=== EXERCISE DATA ===

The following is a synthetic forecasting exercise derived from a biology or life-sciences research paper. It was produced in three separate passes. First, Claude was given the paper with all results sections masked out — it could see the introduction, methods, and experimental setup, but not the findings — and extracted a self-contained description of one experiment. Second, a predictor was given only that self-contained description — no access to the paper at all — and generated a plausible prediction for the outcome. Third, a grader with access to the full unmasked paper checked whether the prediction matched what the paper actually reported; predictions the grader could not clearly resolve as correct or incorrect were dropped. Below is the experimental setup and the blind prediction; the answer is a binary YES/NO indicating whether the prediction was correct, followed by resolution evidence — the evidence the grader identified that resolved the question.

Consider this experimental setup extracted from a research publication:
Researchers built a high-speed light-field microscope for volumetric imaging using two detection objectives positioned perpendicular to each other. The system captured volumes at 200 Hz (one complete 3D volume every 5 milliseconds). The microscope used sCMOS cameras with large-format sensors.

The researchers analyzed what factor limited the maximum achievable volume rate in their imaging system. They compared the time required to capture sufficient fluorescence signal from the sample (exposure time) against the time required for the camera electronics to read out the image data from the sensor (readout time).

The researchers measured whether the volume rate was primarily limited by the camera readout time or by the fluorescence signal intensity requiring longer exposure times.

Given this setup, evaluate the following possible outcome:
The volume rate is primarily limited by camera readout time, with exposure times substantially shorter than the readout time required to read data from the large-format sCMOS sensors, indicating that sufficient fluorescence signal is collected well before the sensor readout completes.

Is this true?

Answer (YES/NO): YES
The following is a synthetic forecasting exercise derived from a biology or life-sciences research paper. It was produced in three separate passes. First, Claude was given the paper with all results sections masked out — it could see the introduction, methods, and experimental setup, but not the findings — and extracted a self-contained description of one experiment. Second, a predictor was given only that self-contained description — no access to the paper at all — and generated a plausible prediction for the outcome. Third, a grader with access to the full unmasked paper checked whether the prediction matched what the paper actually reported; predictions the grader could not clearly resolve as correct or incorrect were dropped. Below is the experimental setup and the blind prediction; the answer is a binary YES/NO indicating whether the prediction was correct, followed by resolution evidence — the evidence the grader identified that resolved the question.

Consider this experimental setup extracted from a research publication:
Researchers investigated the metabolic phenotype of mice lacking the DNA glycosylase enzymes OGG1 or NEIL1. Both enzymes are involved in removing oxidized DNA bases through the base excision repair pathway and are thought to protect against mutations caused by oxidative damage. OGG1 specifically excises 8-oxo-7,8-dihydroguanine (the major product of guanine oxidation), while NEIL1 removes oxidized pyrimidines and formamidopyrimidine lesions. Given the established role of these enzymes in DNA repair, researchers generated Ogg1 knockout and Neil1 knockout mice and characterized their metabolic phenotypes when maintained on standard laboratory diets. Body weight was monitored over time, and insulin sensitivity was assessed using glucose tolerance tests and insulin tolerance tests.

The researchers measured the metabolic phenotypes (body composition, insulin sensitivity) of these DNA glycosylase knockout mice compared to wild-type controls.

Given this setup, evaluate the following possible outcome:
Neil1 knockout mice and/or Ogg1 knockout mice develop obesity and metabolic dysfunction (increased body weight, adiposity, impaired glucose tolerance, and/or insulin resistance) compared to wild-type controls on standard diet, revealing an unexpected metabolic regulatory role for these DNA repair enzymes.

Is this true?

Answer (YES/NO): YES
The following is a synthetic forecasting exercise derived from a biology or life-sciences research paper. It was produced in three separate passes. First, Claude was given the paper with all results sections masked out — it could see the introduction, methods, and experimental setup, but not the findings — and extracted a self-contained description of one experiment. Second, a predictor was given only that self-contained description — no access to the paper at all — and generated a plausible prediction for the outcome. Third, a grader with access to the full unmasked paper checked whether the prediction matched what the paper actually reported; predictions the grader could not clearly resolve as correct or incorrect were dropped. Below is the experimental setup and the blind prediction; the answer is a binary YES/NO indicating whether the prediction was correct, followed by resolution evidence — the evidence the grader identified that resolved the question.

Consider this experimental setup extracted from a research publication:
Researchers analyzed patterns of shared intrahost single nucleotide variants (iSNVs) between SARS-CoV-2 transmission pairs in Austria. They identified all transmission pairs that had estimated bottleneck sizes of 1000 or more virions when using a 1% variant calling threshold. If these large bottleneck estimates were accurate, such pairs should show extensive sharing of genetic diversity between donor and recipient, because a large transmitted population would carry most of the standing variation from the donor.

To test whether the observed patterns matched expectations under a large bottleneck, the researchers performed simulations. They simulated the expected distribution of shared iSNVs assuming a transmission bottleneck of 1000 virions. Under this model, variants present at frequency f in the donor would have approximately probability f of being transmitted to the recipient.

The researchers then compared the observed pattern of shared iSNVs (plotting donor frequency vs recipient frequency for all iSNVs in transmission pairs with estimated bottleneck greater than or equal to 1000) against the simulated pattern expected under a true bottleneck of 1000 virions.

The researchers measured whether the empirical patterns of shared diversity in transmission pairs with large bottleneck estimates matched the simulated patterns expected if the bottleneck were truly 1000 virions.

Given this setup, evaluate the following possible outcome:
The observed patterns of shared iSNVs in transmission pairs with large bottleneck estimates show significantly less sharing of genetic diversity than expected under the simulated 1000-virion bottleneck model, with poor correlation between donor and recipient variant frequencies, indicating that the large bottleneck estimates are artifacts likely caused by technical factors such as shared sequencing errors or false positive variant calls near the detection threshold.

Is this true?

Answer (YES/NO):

===

Please find how many lines of the entries above include the string "primarily", giving the number and nothing else.

**ANSWER SPACE**
2